If you’ve ever wandered the halls of a hotel searching for an ice dispenser or snack machine, the most convenient employee to track down is a maid or housekeeper. They swarm the halls with carts of bedding and cleaning supplies, and can usually be spotted in professional-looking maid or housekeeping uniforms, complete with skirts and white tennis shoes.
However, on occasion, a hotel or motel’s employee policy doesn’t require their cleaning staff to dress in a uniform. Instead, they show up to work in street clothes, or whatever they happen to roll out of bed wearing that morning. This lack of business-like apparel not only sends an arbitrary message to the guests, but it also makes it difficult for them to track down an employee when information or accommodations are needed.
Doesn’t sound too professional, does it?
While a hotel d?cor may be fancy and well put together, if the employees appear unkempt or sloppy, the reputation of the establishment can easily go out the window. But an establishment that requires their staff to wear maid and housekeeping uniforms will project a clean and professional environment.
This is easiest accomplished if the management has pre-selected set of uniforms in tact for housekeeping employees, making sure that they are all identical, so that they can easily be distinguished by guests. It should also be mandatory that uniforms are laundered every night and kept ironed and wrinkle-free. Providing a few maid and housekeeping uniforms employees could lighten their load of constant upkeep.
Any accessories for the uniforms, such as aprons, belts, pins or scarves should be mandatory and worn in a systematic way. Although these extra items may be uncomfortable and cause complaints, if one employee is given leeway, others could follow with petty objections and disharmony.
Along with fixed accessories, socks and shoes should also be unitary. Whether the standards are white socks with white tennis shoes, or black, rubber-soled, non-slick shoes worn with panty hose or knee-highs, all of the employees should be in unison for that crisp team look.

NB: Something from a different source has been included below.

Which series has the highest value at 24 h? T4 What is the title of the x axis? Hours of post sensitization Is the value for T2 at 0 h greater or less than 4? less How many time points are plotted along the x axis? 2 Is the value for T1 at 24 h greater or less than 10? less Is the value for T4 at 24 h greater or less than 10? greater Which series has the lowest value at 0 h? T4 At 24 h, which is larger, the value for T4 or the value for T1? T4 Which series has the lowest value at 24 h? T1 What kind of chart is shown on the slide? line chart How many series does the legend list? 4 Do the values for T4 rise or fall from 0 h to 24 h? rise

Although some hotels provide career apparel for their housekeeping employees, others who require more basic clothing (like black pants or white shirts) summon prospective workers to purchase their own gear. This may be easier on the budget of the employer, but may create hardship for the low-income person attempting to make a living by starting a new job. In cases like these, perhaps inexpensive clothing articles could be purchased by the employer, deducting small amounts from the employee’s paychecks to reimburse for the uniform. It is important to keep in mind that although the employee may wish to make a good impression and look professional, he or she may not have the financial means to go out and purchase necessary items. Hotel and motel employees have a tough job. Sporting professional maid and housekeeping uniforms could not only benefit the demeanor of the hotel or motel, but also provide the employee with a lift of self-esteem or sense of belonging by looking fresh and orderly during their shifts.